(Items from a dataset)
▼▼▼

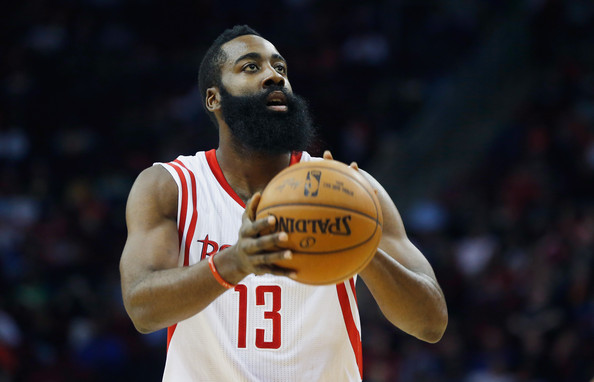 链路而非标 链路而非标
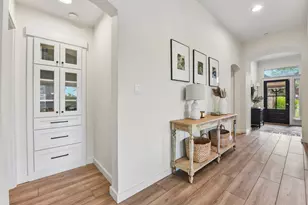 6848 La Concha Pass, Austin, TX 78749 - Photo 6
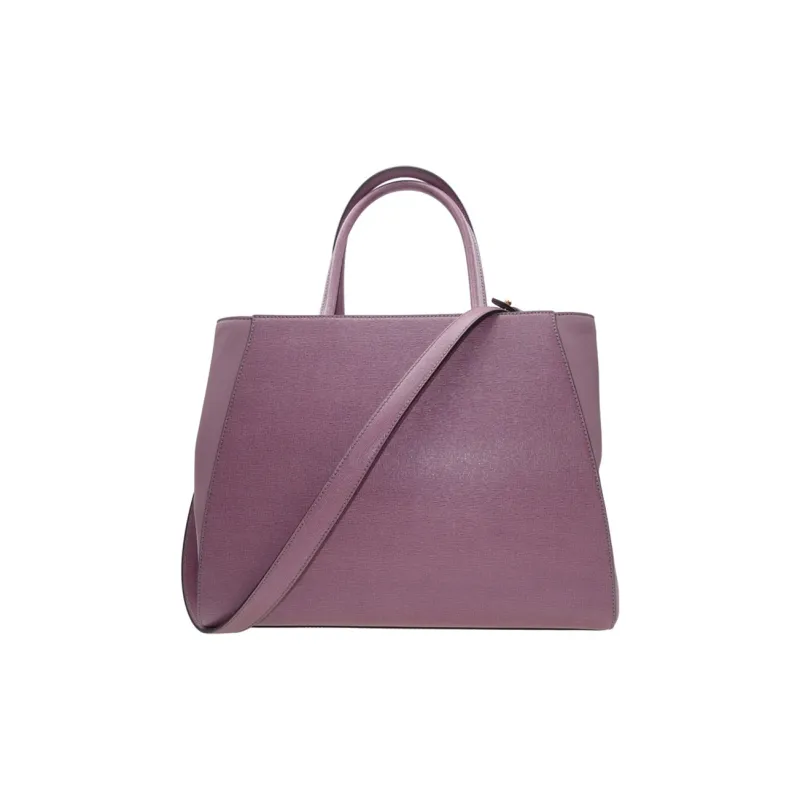 FENDI Handbags-2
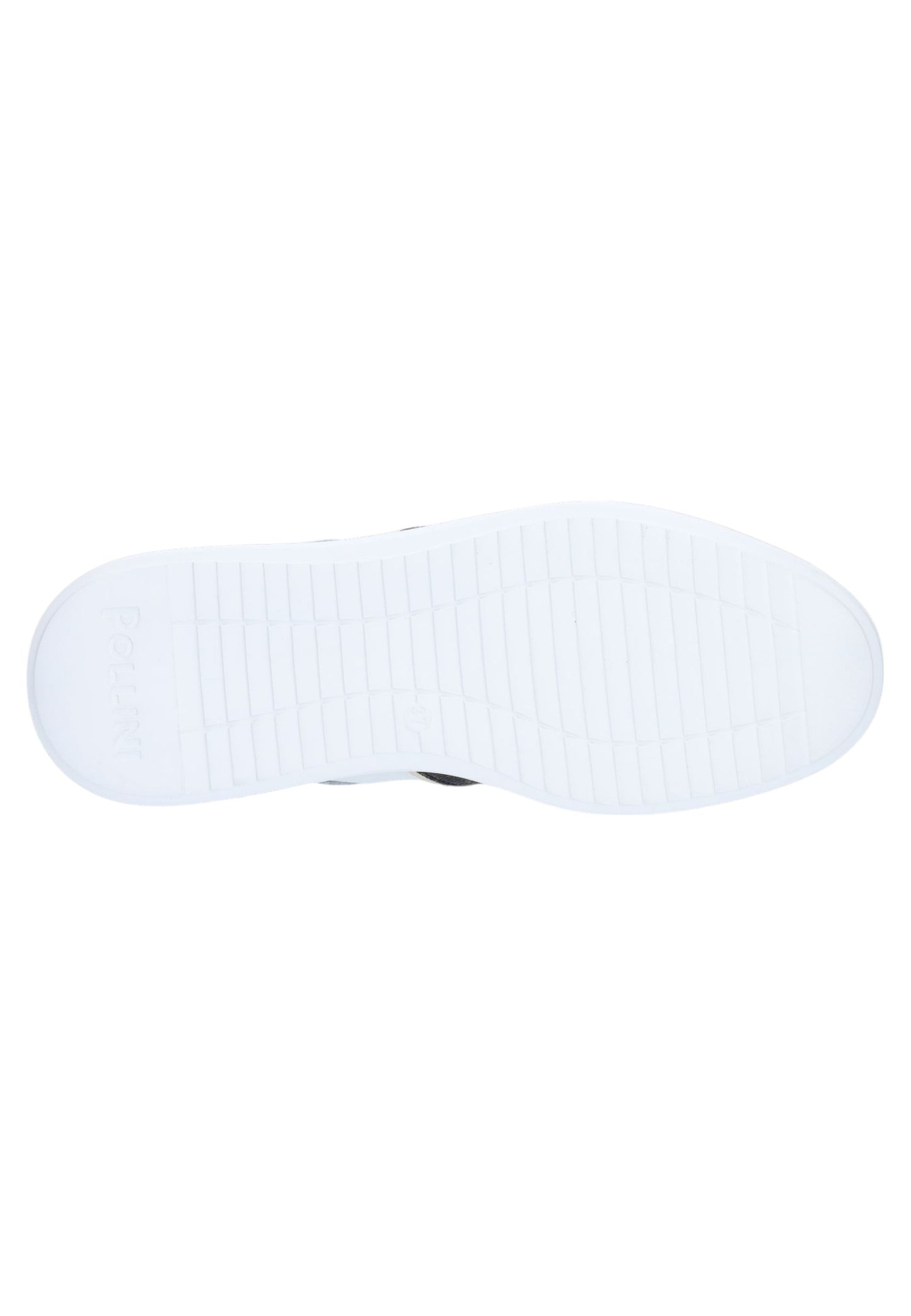 Sneakers Basse Donna Pollini   TA15034G07Q1A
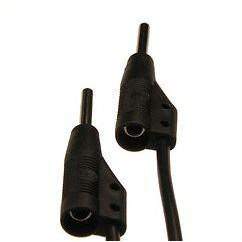 MVL 2/100 BK (973596100)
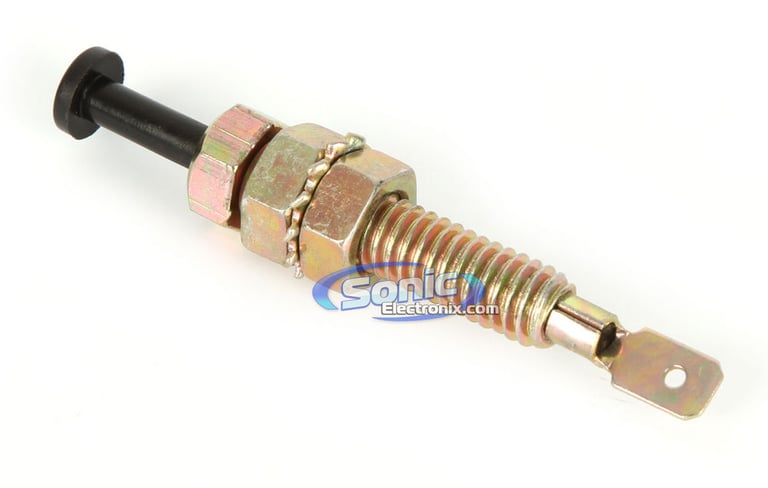 Omega OL-RS-CH5 Open Box Complete Image 6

▲▲▲

Rewrite every caption line in the data with "Photo" changed to "Picture" and everything else left the same. Include only the text, not the pictures.

 链路而非标 链路而非标
 6848 La Concha Pass, Austin, TX 78749 - Picture 6
 FENDI Handbags-2
 Sneakers Basse Donna Pollini   TA15034G07Q1A
 MVL 2/100 BK (973596100)
 Omega OL-RS-CH5 Open Box Complete Image 6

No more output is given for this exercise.